I was riding in the funeral coach on the way to the cemetery and the funeral director was talking about the removal of statues of Confederate war heroes. He was saying how wrong it is to be destroying our history, that the statues are simple reminders of history and it does us no good to wipe out history. When he gave me a chance to respond, I calmly said that a statue is not merely a reminder of history: a statue is intended to honor someone for their actions. A paragraph or chapter in a history book is a reminder of history; a statue is an honor for deeds done. And the deeds of a Confederate war hero are treason against the United States in order to keep black persons in slavery. That is the deed for which they are honored; do we truly wish to continue to honor them for treason that was intended to keep black people enslaved?
He changed the subject.
Now, you may disagree with my conclusion, of course, but I affirm that I told the truth about the purpose of statues and the actions of those honored in those statues. Likewise, you may disagree with the need to wear a mask to the grocery store or to worship, but claiming that masks trigger infections is a lie and claiming that masks protect others from our exhalations is the truth. You do not need to shout at people, call them names, or question their motivations, but do speak the truth.

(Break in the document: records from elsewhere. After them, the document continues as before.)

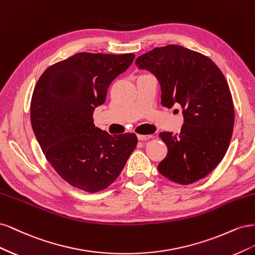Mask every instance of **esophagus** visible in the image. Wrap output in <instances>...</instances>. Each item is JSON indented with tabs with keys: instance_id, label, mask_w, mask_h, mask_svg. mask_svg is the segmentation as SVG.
I'll use <instances>...</instances> for the list:
<instances>
[{
	"instance_id": "1",
	"label": "esophagus",
	"mask_w": 255,
	"mask_h": 255,
	"mask_svg": "<svg viewBox=\"0 0 255 255\" xmlns=\"http://www.w3.org/2000/svg\"><path fill=\"white\" fill-rule=\"evenodd\" d=\"M137 137H138V139H139V140H146V139H151V138H153V135H141V134H139Z\"/></svg>"
}]
</instances>
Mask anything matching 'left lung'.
<instances>
[{
	"mask_svg": "<svg viewBox=\"0 0 255 255\" xmlns=\"http://www.w3.org/2000/svg\"><path fill=\"white\" fill-rule=\"evenodd\" d=\"M135 64L156 76L161 105L183 110L181 133L159 134L168 148L159 173L182 185L203 179L226 155L232 138L234 105L225 75L207 56L175 44L153 49Z\"/></svg>",
	"mask_w": 255,
	"mask_h": 255,
	"instance_id": "1",
	"label": "left lung"
}]
</instances>
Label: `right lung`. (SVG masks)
Instances as JSON below:
<instances>
[{"mask_svg":"<svg viewBox=\"0 0 255 255\" xmlns=\"http://www.w3.org/2000/svg\"><path fill=\"white\" fill-rule=\"evenodd\" d=\"M134 58L133 53H78L50 66L36 84L30 101L34 134L54 170L75 188H107L136 148L134 133L112 136L92 118L111 83Z\"/></svg>","mask_w":255,"mask_h":255,"instance_id":"obj_1","label":"right lung"}]
</instances>
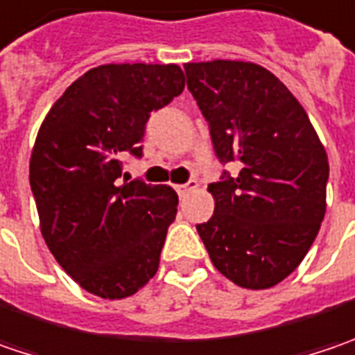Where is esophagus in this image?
Listing matches in <instances>:
<instances>
[{
	"instance_id": "obj_1",
	"label": "esophagus",
	"mask_w": 355,
	"mask_h": 355,
	"mask_svg": "<svg viewBox=\"0 0 355 355\" xmlns=\"http://www.w3.org/2000/svg\"><path fill=\"white\" fill-rule=\"evenodd\" d=\"M198 187V182L196 180H189L187 184H180V186H175V191L180 193V196H186L187 191H191V189H196Z\"/></svg>"
}]
</instances>
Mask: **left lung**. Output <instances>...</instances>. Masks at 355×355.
Instances as JSON below:
<instances>
[{"label": "left lung", "instance_id": "1", "mask_svg": "<svg viewBox=\"0 0 355 355\" xmlns=\"http://www.w3.org/2000/svg\"><path fill=\"white\" fill-rule=\"evenodd\" d=\"M216 155L238 162L209 184L216 209L198 223L211 263L234 284L266 290L302 263L326 214L329 164L306 110L252 62L186 63Z\"/></svg>", "mask_w": 355, "mask_h": 355}]
</instances>
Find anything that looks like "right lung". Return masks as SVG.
<instances>
[{
    "label": "right lung",
    "mask_w": 355,
    "mask_h": 355,
    "mask_svg": "<svg viewBox=\"0 0 355 355\" xmlns=\"http://www.w3.org/2000/svg\"><path fill=\"white\" fill-rule=\"evenodd\" d=\"M186 87L180 65L107 63L85 71L49 110L29 159V186L49 252L85 292L121 300L159 268L178 193L133 180L151 112Z\"/></svg>",
    "instance_id": "right-lung-1"
}]
</instances>
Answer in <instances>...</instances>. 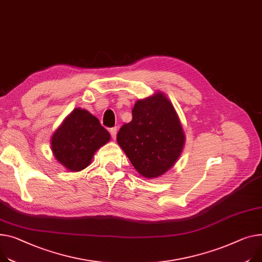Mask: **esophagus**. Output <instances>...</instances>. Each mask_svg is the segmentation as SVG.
I'll list each match as a JSON object with an SVG mask.
<instances>
[{"mask_svg": "<svg viewBox=\"0 0 262 262\" xmlns=\"http://www.w3.org/2000/svg\"><path fill=\"white\" fill-rule=\"evenodd\" d=\"M117 132H118L117 127H113V128H111V129H110V133H111L112 138L114 139V140H116V138H117Z\"/></svg>", "mask_w": 262, "mask_h": 262, "instance_id": "1", "label": "esophagus"}]
</instances>
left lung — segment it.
<instances>
[{
	"mask_svg": "<svg viewBox=\"0 0 262 262\" xmlns=\"http://www.w3.org/2000/svg\"><path fill=\"white\" fill-rule=\"evenodd\" d=\"M132 113L133 120L120 128L117 142L142 177L158 178L183 150L185 134L179 116L162 92L138 100Z\"/></svg>",
	"mask_w": 262,
	"mask_h": 262,
	"instance_id": "8db88e82",
	"label": "left lung"
}]
</instances>
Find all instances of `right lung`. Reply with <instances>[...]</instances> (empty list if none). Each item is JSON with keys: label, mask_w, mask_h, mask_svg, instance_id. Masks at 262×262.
Returning <instances> with one entry per match:
<instances>
[{"label": "right lung", "mask_w": 262, "mask_h": 262, "mask_svg": "<svg viewBox=\"0 0 262 262\" xmlns=\"http://www.w3.org/2000/svg\"><path fill=\"white\" fill-rule=\"evenodd\" d=\"M111 140L110 133L97 117L84 108H75L50 139L55 159L66 169L80 171L89 166L95 152Z\"/></svg>", "instance_id": "right-lung-1"}]
</instances>
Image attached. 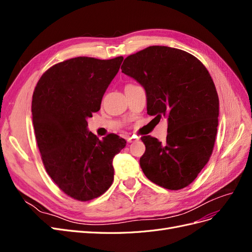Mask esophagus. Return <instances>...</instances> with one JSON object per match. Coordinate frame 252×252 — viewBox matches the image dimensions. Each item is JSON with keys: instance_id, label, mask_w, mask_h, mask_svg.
I'll return each mask as SVG.
<instances>
[{"instance_id": "esophagus-1", "label": "esophagus", "mask_w": 252, "mask_h": 252, "mask_svg": "<svg viewBox=\"0 0 252 252\" xmlns=\"http://www.w3.org/2000/svg\"><path fill=\"white\" fill-rule=\"evenodd\" d=\"M135 141H138V139L132 138V136H130V138L127 139V142H128V143H132V142H135Z\"/></svg>"}]
</instances>
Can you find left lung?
I'll list each match as a JSON object with an SVG mask.
<instances>
[{
  "label": "left lung",
  "mask_w": 252,
  "mask_h": 252,
  "mask_svg": "<svg viewBox=\"0 0 252 252\" xmlns=\"http://www.w3.org/2000/svg\"><path fill=\"white\" fill-rule=\"evenodd\" d=\"M121 69L144 88L147 113L168 123L164 143L141 138L144 174L166 189L188 186L209 161L218 131L219 96L208 70L190 53L167 46L129 56Z\"/></svg>",
  "instance_id": "1"
}]
</instances>
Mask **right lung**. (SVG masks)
Masks as SVG:
<instances>
[{"instance_id": "add662e5", "label": "right lung", "mask_w": 252, "mask_h": 252, "mask_svg": "<svg viewBox=\"0 0 252 252\" xmlns=\"http://www.w3.org/2000/svg\"><path fill=\"white\" fill-rule=\"evenodd\" d=\"M123 59L64 61L49 68L34 89L32 123L44 166L59 188L75 200L95 199L111 186L113 158L126 146L117 134L98 140L87 123L100 110Z\"/></svg>"}]
</instances>
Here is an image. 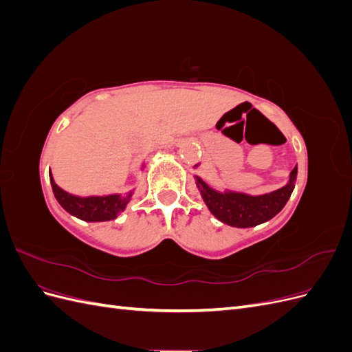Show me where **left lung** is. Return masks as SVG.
Returning <instances> with one entry per match:
<instances>
[{"label": "left lung", "instance_id": "1", "mask_svg": "<svg viewBox=\"0 0 352 352\" xmlns=\"http://www.w3.org/2000/svg\"><path fill=\"white\" fill-rule=\"evenodd\" d=\"M199 164L194 166L198 168ZM298 166L292 168L287 184L269 194L251 195L247 192L210 186L204 179L194 175L195 185L210 212L217 220L233 228H254L273 219L286 206L296 184Z\"/></svg>", "mask_w": 352, "mask_h": 352}]
</instances>
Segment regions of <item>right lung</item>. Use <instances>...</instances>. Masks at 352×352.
<instances>
[{"label": "right lung", "instance_id": "1", "mask_svg": "<svg viewBox=\"0 0 352 352\" xmlns=\"http://www.w3.org/2000/svg\"><path fill=\"white\" fill-rule=\"evenodd\" d=\"M145 162L141 166V172H144ZM50 182L52 192H54L56 199L58 204L65 208L69 214L78 217L83 221H110L120 216V212L129 204L132 199L133 190L127 192L126 195L122 194H110V195H89V197H79L69 194L67 190L61 189L57 184L50 170Z\"/></svg>", "mask_w": 352, "mask_h": 352}]
</instances>
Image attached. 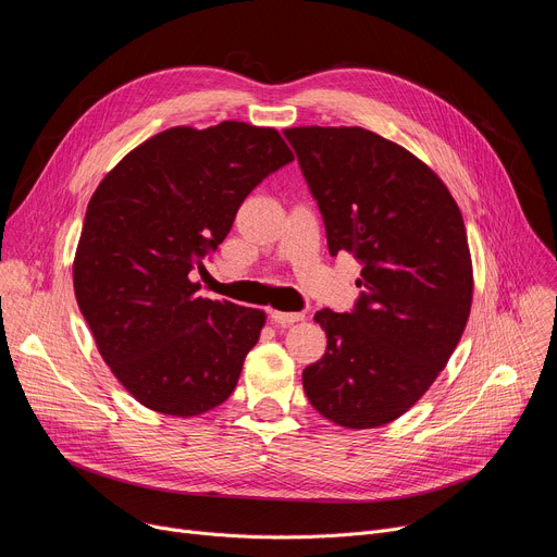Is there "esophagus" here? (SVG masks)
<instances>
[{
  "label": "esophagus",
  "instance_id": "1",
  "mask_svg": "<svg viewBox=\"0 0 557 557\" xmlns=\"http://www.w3.org/2000/svg\"><path fill=\"white\" fill-rule=\"evenodd\" d=\"M271 320L277 325H294L305 320V313H286V311H271Z\"/></svg>",
  "mask_w": 557,
  "mask_h": 557
}]
</instances>
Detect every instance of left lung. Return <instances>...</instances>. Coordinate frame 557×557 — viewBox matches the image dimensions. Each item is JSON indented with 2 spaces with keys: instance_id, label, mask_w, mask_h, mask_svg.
Returning a JSON list of instances; mask_svg holds the SVG:
<instances>
[{
  "instance_id": "1",
  "label": "left lung",
  "mask_w": 557,
  "mask_h": 557,
  "mask_svg": "<svg viewBox=\"0 0 557 557\" xmlns=\"http://www.w3.org/2000/svg\"><path fill=\"white\" fill-rule=\"evenodd\" d=\"M330 255L361 263L355 309H323L325 357L302 386L320 416L347 429L384 426L435 382L472 307V259L445 183L413 153L359 126L286 128Z\"/></svg>"
}]
</instances>
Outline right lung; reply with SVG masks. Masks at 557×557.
Segmentation results:
<instances>
[{"label":"right lung","instance_id":"1","mask_svg":"<svg viewBox=\"0 0 557 557\" xmlns=\"http://www.w3.org/2000/svg\"><path fill=\"white\" fill-rule=\"evenodd\" d=\"M288 162L275 128L175 126L133 149L87 202L76 302L112 374L151 411L194 418L237 386L267 313L200 298L189 275Z\"/></svg>","mask_w":557,"mask_h":557}]
</instances>
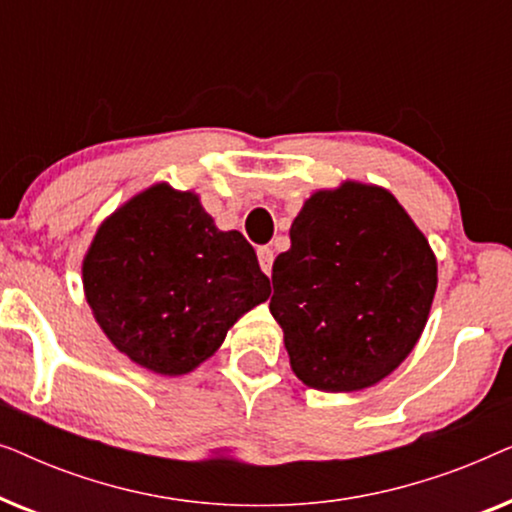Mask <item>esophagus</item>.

Follow Solomon’s example: pray for wisdom, discern the spirits, and calmly speak the truth.
Robert A. Keefer
Presbyterian Church of the Master
Omaha, Nebraska
[1] Material in the first three paragraphs from personal memory, Wikipedia (article on The Onion), and Snopes.com
[2] Information in this paragraph from Omaha World-Herald, Coronavirus conspiracy theory video shows challenges for big tech, June 14, 2020.